Thursday, August 09, 2007

Your Will be Done

How do we set our feet toward God if we are not on our knees responding to His Will?

Tip again goes to Doctors of the Catholic Church and the Magnificat

Today the Church honors Edith Stein who was born of Jewish parents and became an influential philosopher. Then she had a conversion to Catholicism and later became a Carmelite nun. She was arrested by the Nazi regime in 1942, along with all Catholics of Jewish extractions and transported by cattle train to the death camp of Auschwitz where she died in the gas chambers that same year.
Meditation of the Day

Beginning the Way of the Cross

The words “Your will be done” must be the rule of the Christian’s life in all their fullness. They must be the principle that regulates his day from morning to night, the course of the year and his whole life. It then becomes the Christian’s only concern. For all other cares the Lord will make himself responsible; this alone will remain with us as long as we live. From the objective point of view it is not absolutely certain that we shall always remain in the ways of God. Just as the first man and woman became estranged from God though they had been his children, so every one of us is always balancing, as it were, on the edge of the knife between nothingness and the fullness of the divine life. Sooner or later we shall be feeling this also subjectively.
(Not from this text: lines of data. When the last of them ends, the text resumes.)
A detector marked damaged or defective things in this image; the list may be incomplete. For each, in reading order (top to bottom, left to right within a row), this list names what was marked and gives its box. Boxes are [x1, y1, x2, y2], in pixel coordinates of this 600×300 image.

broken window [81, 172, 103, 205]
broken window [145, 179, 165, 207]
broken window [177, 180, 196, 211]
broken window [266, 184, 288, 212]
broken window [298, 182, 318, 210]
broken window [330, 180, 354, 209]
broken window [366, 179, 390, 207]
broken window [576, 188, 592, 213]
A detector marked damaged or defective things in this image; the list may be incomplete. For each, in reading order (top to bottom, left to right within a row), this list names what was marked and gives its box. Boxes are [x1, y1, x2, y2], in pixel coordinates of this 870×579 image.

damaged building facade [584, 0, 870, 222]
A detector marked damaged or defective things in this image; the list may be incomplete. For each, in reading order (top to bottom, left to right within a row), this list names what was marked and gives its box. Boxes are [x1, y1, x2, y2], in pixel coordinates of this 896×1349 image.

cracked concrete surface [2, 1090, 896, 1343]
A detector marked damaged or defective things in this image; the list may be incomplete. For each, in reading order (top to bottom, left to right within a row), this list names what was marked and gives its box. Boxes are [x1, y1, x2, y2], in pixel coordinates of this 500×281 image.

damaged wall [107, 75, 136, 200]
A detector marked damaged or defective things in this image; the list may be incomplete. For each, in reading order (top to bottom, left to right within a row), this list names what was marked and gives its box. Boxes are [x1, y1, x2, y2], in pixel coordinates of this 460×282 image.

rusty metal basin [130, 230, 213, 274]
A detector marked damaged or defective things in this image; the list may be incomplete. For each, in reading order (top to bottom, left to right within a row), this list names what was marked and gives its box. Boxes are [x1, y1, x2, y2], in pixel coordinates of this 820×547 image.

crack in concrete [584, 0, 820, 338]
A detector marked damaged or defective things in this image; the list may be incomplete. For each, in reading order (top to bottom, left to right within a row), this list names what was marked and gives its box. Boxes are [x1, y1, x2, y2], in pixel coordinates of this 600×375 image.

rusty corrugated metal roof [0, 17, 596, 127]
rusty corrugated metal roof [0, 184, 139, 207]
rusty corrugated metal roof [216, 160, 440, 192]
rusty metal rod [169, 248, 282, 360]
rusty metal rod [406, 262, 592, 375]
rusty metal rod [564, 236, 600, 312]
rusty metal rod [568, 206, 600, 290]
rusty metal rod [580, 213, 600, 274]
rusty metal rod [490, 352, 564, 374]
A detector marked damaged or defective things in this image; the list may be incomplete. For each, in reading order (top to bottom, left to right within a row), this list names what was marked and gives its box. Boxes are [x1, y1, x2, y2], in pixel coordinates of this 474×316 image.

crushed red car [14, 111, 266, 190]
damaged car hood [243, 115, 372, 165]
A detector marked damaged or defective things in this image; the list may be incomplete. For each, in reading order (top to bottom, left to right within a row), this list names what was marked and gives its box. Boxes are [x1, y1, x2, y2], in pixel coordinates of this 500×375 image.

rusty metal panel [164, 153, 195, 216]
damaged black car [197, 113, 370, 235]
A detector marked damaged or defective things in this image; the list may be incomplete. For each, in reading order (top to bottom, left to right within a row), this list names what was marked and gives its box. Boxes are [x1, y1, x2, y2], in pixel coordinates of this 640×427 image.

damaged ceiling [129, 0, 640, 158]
In the infancy of the spiritual life, when we have just begun to surrender ourselves to the guidance of God, we see his guiding hand very strongly; it is clear as daylight what we have to do and what to avoid. But it will not remain like this. If we belong to Christ, we have to live the whole Christ-life. We must mature into his humanity, we must one day begin the way of the cross to Gethsemane and to Golgotha. And all sufferings that come from without are as nothing compared with the dark night of the soul, when the divine light no longer shines, and the voice of the Lord no longer speaks. God is there, but he is hidden and silent.

God became man in order once more to give us a share in his life. This is the beginning, and this the last end. But between these there is something else. Christ is God and man, and if we would share his life, we must share both in the divine and the human life. The human nature which he took enabled him to suffer and to die. The divine nature which he possessed from eternity gave his suffering and death infinite value and redemptive power. Christ’s suffering and death are continued in his mystical body.

Saint Teresa Benedicta of the Cross (Edith Stein; +1942) was a German philosopher and a convert from Judaism who became a Carmelite nun and was put to death at Auschwitz.